LE CAUSE E I NUMERI DELLA CRISI DEL LAVORO AUTONOMO
di Natale Forlani
Politicainsieme.com, 22 gennaio 2024. La crisi del lavoro autonomo nel corso degli anni duemila (circa -1,3 milioni di occupati a fronte di una crescita di 2,7 milioni della componente dei lavoratori dipendenti) è una delle criticità meno attenzionate del nostro mercato del lavoro, nonostante l’incidenza storica di queste professioni sul complesso dell’occupazione e della generazione del reddito delle famiglie risulti di gran lunga superiore rispetto alla media dei Paesi dell’Unione europea ( 21,5% rispetto al 14,7%). Il recupero dei numeri precedenti la crisi Covid-19, poco più di 5 milioni di occupati, è avvenuto con grandi difficoltà alternando segnali positivi e negativi.
L’impatto della riduzione si riflette anche sui cambiamenti strutturali del nostro mercato del lavoro, in particolare sulla caduta della propensione a promuovere nuove imprese e nel mancato ricambio generazionale dei mestieri e delle professioni che continuano ad avere un peso rilevante in molti comparti di attività. Una tendenza che offre una spiegazione anche della riduzione della quota delle professioni di media e alta qualificazione e dei lavoratori esecutivi specializzati (-1,5 milioni rispetto a 15 anni fa).
Il lavoro autonomo è un aggregato complesso di imprese individuali estremamente diversificate al loro interno. I grandi aggregati storici sono rappresentati dai commercianti, dagli artigiani, dai coltivatori diretti, dagli ordini professionali e dal raggruppamento delle professioni e delle prestazioni delle partite Iva (amministratori, manager, agenti commerciali, lavoratori parasubordinati) che trovano un collante nel Fondo previdenziale della gestione separata presso l’Inps. I commercianti e gli artigiani, rispettivamente 1,950 e 1,450 milioni, rappresentano più di due terzi di questo aggregato e la parte rilevante del 28% delle microimprese che hanno assunto lavoratori dipendenti.

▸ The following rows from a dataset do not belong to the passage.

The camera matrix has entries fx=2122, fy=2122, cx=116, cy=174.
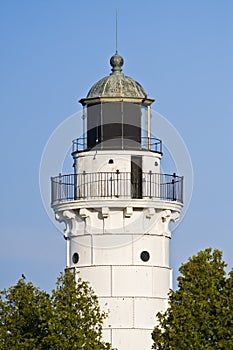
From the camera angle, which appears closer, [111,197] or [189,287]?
[189,287]

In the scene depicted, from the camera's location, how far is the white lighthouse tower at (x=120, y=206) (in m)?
63.6

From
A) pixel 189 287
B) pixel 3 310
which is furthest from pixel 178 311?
pixel 3 310

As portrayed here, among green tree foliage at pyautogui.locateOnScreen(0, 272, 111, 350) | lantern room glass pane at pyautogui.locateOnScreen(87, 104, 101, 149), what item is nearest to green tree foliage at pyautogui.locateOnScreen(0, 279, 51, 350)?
green tree foliage at pyautogui.locateOnScreen(0, 272, 111, 350)

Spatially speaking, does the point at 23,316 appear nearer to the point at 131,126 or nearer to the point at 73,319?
the point at 73,319

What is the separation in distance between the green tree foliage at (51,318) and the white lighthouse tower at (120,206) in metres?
3.22

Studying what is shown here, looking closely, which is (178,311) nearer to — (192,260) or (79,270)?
(192,260)

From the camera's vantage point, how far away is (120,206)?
63.4 meters

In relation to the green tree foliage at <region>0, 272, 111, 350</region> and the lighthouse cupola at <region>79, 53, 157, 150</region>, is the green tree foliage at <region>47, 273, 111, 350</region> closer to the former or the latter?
the green tree foliage at <region>0, 272, 111, 350</region>

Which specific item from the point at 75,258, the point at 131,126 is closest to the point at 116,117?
the point at 131,126

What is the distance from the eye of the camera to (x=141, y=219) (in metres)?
63.9

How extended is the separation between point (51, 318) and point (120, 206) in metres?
5.81

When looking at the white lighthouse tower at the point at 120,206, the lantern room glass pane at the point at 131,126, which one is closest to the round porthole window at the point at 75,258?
the white lighthouse tower at the point at 120,206

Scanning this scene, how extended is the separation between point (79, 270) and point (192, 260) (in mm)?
5555

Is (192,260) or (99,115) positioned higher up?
(99,115)
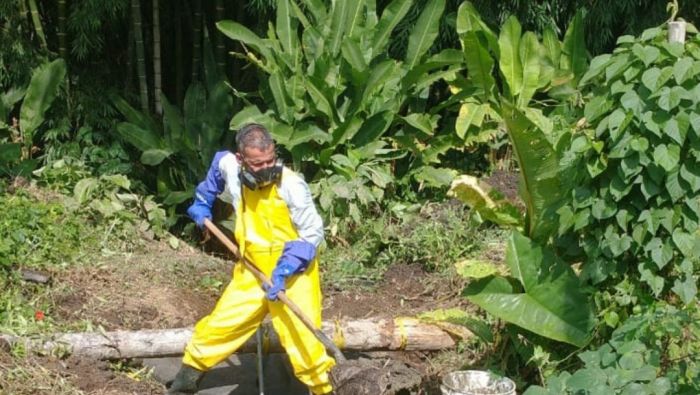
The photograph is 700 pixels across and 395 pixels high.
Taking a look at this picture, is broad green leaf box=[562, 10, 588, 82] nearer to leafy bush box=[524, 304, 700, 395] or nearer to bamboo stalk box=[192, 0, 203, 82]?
bamboo stalk box=[192, 0, 203, 82]

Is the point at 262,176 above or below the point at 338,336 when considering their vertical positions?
above

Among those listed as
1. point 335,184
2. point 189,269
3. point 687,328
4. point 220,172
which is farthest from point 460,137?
point 687,328

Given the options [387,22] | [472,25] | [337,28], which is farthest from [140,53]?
[472,25]

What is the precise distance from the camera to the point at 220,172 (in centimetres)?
650

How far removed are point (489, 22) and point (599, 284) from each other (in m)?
4.50

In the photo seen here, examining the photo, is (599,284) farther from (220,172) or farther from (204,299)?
(204,299)

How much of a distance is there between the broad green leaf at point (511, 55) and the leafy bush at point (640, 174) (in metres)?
3.31

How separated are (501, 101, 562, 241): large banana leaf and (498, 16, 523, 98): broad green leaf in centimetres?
295

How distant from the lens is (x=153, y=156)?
9398mm

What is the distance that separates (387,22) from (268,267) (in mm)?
3620

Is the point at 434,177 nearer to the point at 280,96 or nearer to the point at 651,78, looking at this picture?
the point at 280,96

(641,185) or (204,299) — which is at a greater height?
(641,185)

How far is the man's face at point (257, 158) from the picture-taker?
5.96 m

La diversificazione di queste attività per caratteristiche professionali, di reddito e di collocazione nelle filiere di produzione, distribuzione e di vendita, rende difficile trovare una spiegazione unificante del declino evidenziato nelle statistiche. Un saldo negativo che rappresenta comunque il risultato finale di movimenti settoriali che risentono della contrazione storica di alcuni settori, in particolare delle costruzioni e dell’agricoltura, e della contemporanea espansione dei comparti dei servizi per l’accoglienza, la ristorazione, la logistica e le telecomunicazioni.
Un fattore unificante, e ampiamente comprovato, è la forte riduzione della propensione a promuovere nuove imprese, frutto dei cambiamenti culturali e della perdita del valore e dello status collettivamente percepito dei mestieri e delle professioni. Una tendenza accentuata dalla riduzione delle coorti d’ingresso giovanili nel mercato del lavoro, che ha ridotto dal 27% a meno del 15% la quota dei giovani under 34 anni che promuovono nuove imprese, e del numero delle imprese che si mantengono attive a seguito del passaggio delle consegne dai genitori a figli. L’incremento dell’età età media dei lavoratori autonomi e dei professionisti risulta superiore a quella della popolazione attiva e i tassi di uscita dal lavoro autonomo che sono attesi per motivi di pensionamento fanno presagire un’ulteriore contrazione della componente dei lavoratori autonomi nel mercato del lavoro.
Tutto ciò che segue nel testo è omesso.